(Document text)

= Shot (filmmaking) =

Series of frames that runs for an uninterrupted period of time

In filmmaking and video production, a shot is a series of frames that runs for an uninterrupted period of time. Film shots are an essential aspect of a movie where angles, transitions and cuts are used to further express emotion, ideas and movement. The term "shot" can refer to two different parts of the filmmaking process:
1. In production, a shot is the moment that the camera starts rolling until the moment it stops.
2. In film editing, a shot is the continuous footage or sequence between two edits or cuts.

==Etymology==
The term "shot" is derived from the early days of film production when cameras were hand-cranked, and operated similarly to the hand-cranked machine guns of the time. That is, a cameraman would "shoot" film the way someone would "shoot" bullets from a machine gun.

== Categories of shots ==

Shots can be categorized in a number of ways.

===By field size===

The field size explains how much of the subject and its surrounding area is visible within the camera's field of view, and is determined by two factors: the distance of the subject from the camera ("camera-subject distance") and the focal length of the lens. Note that the shorter a lens's focal length, the wider its angle of view (the 'angle' in wide-angle lens, for instance, which is "how much you see"), so the same idea can also be expressed as that the lens's angle of view plus camera-subject distance is the camera's field of view.

(End Document text)

Reproduce the whole text on film shots verbatim.

(Data to examine)

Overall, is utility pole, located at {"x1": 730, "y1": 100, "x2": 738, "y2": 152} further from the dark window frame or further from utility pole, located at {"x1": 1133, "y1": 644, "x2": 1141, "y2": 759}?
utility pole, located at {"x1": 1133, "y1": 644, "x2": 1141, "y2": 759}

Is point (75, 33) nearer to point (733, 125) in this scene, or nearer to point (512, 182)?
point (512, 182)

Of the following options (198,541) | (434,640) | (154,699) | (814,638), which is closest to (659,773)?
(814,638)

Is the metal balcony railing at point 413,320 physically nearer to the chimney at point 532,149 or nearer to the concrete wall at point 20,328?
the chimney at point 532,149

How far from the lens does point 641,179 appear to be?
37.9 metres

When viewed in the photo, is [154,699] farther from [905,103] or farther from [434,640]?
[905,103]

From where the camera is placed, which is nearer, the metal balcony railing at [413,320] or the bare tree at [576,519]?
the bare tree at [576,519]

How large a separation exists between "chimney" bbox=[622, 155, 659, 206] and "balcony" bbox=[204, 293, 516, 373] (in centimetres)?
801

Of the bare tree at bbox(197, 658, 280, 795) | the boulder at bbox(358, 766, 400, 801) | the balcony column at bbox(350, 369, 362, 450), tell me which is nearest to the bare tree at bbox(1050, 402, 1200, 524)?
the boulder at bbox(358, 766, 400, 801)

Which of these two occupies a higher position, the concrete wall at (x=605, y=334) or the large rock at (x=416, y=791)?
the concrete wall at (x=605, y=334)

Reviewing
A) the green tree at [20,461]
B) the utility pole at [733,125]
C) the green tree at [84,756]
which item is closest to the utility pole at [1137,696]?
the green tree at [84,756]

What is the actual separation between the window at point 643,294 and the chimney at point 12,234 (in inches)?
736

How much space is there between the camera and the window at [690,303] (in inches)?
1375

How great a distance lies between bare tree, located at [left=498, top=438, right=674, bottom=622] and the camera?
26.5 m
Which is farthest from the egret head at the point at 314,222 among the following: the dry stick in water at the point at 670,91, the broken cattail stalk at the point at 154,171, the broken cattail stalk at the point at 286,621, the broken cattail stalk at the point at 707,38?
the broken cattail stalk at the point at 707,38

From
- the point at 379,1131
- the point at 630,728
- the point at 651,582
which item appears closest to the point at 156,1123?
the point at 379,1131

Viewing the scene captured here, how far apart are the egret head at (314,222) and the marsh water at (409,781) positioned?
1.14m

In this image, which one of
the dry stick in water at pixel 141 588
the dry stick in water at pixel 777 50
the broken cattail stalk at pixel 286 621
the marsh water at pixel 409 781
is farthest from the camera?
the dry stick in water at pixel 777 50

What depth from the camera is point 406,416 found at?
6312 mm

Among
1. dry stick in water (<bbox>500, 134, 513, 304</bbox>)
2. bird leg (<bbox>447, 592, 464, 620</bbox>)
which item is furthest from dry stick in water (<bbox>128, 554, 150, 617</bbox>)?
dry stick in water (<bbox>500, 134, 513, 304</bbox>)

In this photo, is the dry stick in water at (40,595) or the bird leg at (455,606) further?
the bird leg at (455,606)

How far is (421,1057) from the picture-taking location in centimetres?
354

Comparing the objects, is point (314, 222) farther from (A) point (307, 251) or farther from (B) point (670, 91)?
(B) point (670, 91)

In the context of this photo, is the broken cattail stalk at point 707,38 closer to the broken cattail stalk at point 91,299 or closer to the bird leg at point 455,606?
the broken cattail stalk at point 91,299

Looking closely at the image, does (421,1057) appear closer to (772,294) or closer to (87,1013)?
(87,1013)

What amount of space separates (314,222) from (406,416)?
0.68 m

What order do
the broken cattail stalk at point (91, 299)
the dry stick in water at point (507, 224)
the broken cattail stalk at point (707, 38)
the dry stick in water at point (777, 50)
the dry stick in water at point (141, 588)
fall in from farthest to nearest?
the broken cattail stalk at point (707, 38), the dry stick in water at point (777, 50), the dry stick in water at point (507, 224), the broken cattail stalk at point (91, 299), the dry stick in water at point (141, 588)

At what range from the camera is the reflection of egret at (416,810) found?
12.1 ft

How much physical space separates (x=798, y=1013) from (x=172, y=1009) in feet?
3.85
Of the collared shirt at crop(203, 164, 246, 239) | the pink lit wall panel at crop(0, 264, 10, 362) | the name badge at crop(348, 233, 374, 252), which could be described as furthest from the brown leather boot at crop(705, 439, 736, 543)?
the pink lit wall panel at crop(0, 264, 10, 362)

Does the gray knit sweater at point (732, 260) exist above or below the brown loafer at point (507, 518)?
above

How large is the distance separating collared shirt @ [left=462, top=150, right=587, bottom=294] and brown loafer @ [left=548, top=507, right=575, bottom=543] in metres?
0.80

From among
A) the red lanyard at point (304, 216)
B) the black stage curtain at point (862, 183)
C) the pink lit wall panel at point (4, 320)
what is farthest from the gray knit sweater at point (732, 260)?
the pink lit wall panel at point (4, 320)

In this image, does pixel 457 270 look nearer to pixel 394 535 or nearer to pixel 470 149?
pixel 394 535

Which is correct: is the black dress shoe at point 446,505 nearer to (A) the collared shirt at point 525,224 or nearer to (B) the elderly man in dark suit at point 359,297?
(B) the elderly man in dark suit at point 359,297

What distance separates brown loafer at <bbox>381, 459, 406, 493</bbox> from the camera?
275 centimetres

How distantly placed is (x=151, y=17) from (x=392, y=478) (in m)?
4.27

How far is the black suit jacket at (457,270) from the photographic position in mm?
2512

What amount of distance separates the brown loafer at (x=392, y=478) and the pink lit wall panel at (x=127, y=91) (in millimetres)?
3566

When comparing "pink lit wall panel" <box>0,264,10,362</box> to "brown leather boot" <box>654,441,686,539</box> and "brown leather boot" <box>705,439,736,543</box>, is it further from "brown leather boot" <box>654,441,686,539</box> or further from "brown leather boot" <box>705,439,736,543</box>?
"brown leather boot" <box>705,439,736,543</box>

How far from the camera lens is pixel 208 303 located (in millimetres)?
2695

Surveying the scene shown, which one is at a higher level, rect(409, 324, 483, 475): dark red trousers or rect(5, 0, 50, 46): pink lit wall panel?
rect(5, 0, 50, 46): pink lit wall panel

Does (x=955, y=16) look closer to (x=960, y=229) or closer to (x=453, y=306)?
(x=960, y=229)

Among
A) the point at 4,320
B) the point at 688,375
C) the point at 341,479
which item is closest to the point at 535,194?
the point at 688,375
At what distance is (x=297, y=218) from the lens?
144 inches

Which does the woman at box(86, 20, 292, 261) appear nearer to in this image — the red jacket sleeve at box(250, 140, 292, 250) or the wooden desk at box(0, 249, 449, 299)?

(End Data to examine)

### Written answer
= Shot (filmmaking) =

Series of frames that runs for an uninterrupted period of time

In filmmaking and video production, a shot is a series of frames that runs for an uninterrupted period of time. Film shots are an essential aspect of a movie where angles, transitions and cuts are used to further express emotion, ideas and movement. The term "shot" can refer to two different parts of the filmmaking process:
1. In production, a shot is the moment that the camera starts rolling until the moment it stops.
2. In film editing, a shot is the continuous footage or sequence between two edits or cuts.

==Etymology==
The term "shot" is derived from the early days of film production when cameras were hand-cranked, and operated similarly to the hand-cranked machine guns of the time. That is, a cameraman would "shoot" film the way someone would "shoot" bullets from a machine gun.

== Categories of shots ==

Shots can be categorized in a number of ways.

===By field size===

The field size explains how much of the subject and its surrounding area is visible within the camera's field of view, and is determined by two factors: the distance of the subject from the camera ("camera-subject distance") and the focal length of the lens. Note that the shorter a lens's focal length, the wider its angle of view (the 'angle' in wide-angle lens, for instance, which is "how much you see"), so the same idea can also be expressed as that the lens's angle of view plus camera-subject distance is the camera's field of view.